19. Les contemplatifs sont quelquefois sujets à des transports qui leur ôtent tout usage du libre arbitre, tellement qu'encore qu'ils tombent extérieurement

dans des péchés très-griefs, néanmoins intérieurement ils n'en sont aucunement coupables: aussi ne se doivent-ils pas confesser de ce qu'ils ont fait, comme on le prouve par l'exemple de Job, qui en disant nonseulement des injures au prochain, mais encore des blasphêmes et des impiétés contre Dieu, ne péchoit en aucune manière, parce qu'il faisoit tout cela par la violence du démon: or ni la théologie scolastique ni la morale ne sont d'aucun usage pour juger de ces sortes d'états violens, mais il y faut apporter un esprit surnaturel qui se trouve en très-peu de personnes, dans lesquelles on ne doit point juger de l'intérieur par l'extérieur, mais de l'extérieur par l'intérieur.

CONDAMNATION DE MOLINOS.

M

MALGRÉ les soins et les précautions qu'on vient de voir, la nouvelle contemplation s'est enseignée par toute l'Italie. Michel de Molinos, prêtre du diocèse de Sarragosse en Arragon, ayant été déféré à l'Inquisition de Rome, où il demeuroit depuis plusieurs années, comme l'un des principaux fauteurs de cette hérésie fut mis dans les prisons du saint Office le 18 juillet 1685. Son procès y a été instruit avec beaucoup de maturité: et enfin après être demeuré d'accord des principaux chefs d'accusation portés contre lui; après avoir reconnu et détesté ses erreurs, et demandé pardon de ses excès, en considération de sa repentence on l'a seulement condamné à la prison perpétuelle et à des pénitences particulières, par sentence des cardinaux inquisiteurs généraux députés à cet effet, au mois d'août de l'année 1687. Pour rendre plus authentique

la condamnation de tant d'erreurs, dans le même temps le pape Innocent XI a fait suivre cette sentence d'un décret de l'Inquisition et d'une bulle, dont voici la teneur.

DÉCRET

DE L'INQUISITION DE ROME CONTRE MOLINOS,

Traduit du latin.

Du jeudi vingt-huit août 1687.

DANS la Congrégation générale de la sainte Inquisition romaine et universelle, tenue dans le palais apostolique du Mont-Quirinal, en présence de notre très-saint Père par la providence divine le pape Innocent XI, et des éminentissimes et révérendissimes cardinaux de la sainte Eglise romaine, inquisiteurs généraux dans la république chrétienne contre la contagion de l'hérésie, spécialement députés par le saint Siége apostolique.

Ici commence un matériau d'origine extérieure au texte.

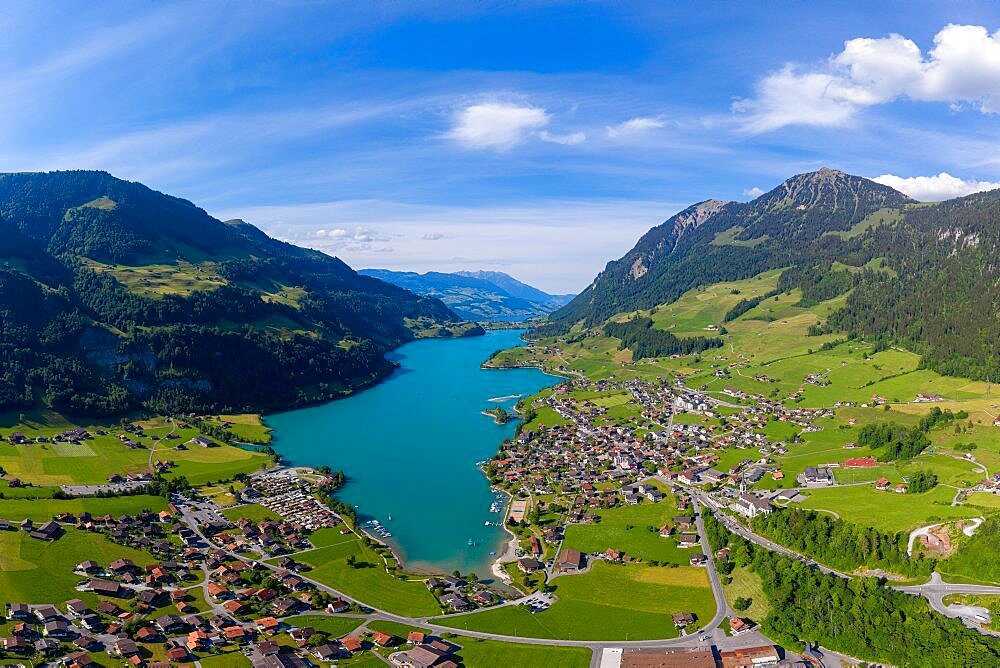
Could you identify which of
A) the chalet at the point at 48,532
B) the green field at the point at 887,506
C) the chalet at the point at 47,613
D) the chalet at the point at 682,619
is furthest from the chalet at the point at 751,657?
the chalet at the point at 48,532

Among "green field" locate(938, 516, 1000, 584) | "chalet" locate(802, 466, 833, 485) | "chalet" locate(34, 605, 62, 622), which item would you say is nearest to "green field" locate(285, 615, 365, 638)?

Pour arrêter le cours d'une hérésie très-dangereuse, qui s'est répandue en plusieurs parties du monde, au grand scandale des ames, il faut que la vigueur apostolique s'anime, afin que par l'autorité et la sagesse de la sollicitude pastorale l'audace des hérétiques soit abattue dès les premiers efforts de l'erreur, et que le flambeau de la vérité catholique, qui brille dans la sainte Eglise, la fasse voir de toutes parts pure de l'horreur des fausses doctrines. Etant donc notoire qu'un enfant de perdition, nommé Michel de Molinos, a enseigné de vive voix, et par des écrits répandus de tous côtés, des maximes impies qu'il a même mises en pra¬

tique, par lesquelles, sous prétexte d'une oraison de quiétude contraire à la doctrine et à la pratique des saints Pères depuis la naissance de l'Eglise, il a précipité les fidèles, de la vraie religion et de la pureté de la piété chrétienne, dans des erreurs très-grandes et dans des infamies honteuses: notre très-saint Père le pape Innocent XI, qui a tant à cœur que les ames confiées à ses soins puissent heureusement arriver au port du salut, en bannissant toute erreur et toute opinion mauvaise, dans une affaire si importante, après avoir ouï plusieurs fois en sa présence les éminentissimes et révérendissimes cardinaux inquisiteurs généraux dans toute la république chrétienne, et plusieurs docteurs en théologie, ayant aussi pris leurs suffrages de vive voix et par écrit, et les ayant mûrement examinés, l'assistance du Saint-Esprit implorée, il a ordonné qu'il procéderoit comme s'ensuit, à la condamnation des propositions ici rapportées, dont Michel de Molinos est auteur, qu'il a reconnu être les siennes, qu'il a été convaincu, et qu'il a confessé respectivement avoir dictées, écrites, communiquées et crues.

PROPOSITIONS.

I. Il faut s'anéantir soi-même, et le reste, avec les propositions suivantes, jusqu'au nombre de 68, dans la Bulle d'Innocent XI, pag. 506, où l'on renvoie le lecteur.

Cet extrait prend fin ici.